Work to do:
a) In the forum comment, what does the writer say would be approximately free?
b) In the forum comment, rewrite the passage that begins at the words "That depends a" and stops after "handling of analytics events.", putting "relations" in place of "tables".

Source excerpt:

****************

| Svelte Hacker News

points by pdkl95 7 years ago

> how would you use that information to identify a natural person?

That depends a lot on 1) the other data that submitted in the same set of analytics events. and 2) the data found in other databases that might correlate with the data in #1.

> how long does it take?

How long does it take to run a SELECT statement that JOINs a handful of large tables? This could be any amount of time, but I suspect anybody with a lot of resources like Google can probably run this kind of query (e.g. map all analytics records to personal gmail accounts) ad-hoc in minutes. A better idea would be to integrate the correlation into the handling of analytics events.

> How much does it cost?

How much does it cost to run a large query on your DB? The only real expenses would derive from the volume of analytics events want to process per second. Mapping a single analytics event to existing databases would be approximately free.

> Is it reasonably likely to be used?

I have very little doubt that at least Google and FB do this kind of re-correlation in some situations. I have no how common the practice would be.

These questions suggest you might be missing just how trivial this problem is to solve. Google already has massive databases that identify a "natural person" (like a gmail account associated with a mobile telephone number for 2FA). Unrelated to GA, the databases handling regular gmail activity can store [IP addr, other TCP/IP headers, HTTP headers, accurate (~1s) timestamps] simply because your browser made a HTTP request over a TCP socket to fetch the text of your email.

****************

Data extract:
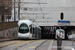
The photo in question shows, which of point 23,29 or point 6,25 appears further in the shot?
point 6,25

****************

The results:
a) Mapping a single analytics event to existing databases.

b)
That depends a lot on 1) the other data that submitted in the same set of analytics events. and 2) the data found in other databases that might correlate with the data in #1.

> how long does it take?

How long does it take to run a SELECT statement that JOINs a handful of large relations? This could be any amount of time, but I suspect anybody with a lot of resources like Google can probably run this kind of query (e.g. map all analytics records to personal gmail accounts) ad-hoc in minutes. A better idea would be to integrate the correlation into the handling of analytics events.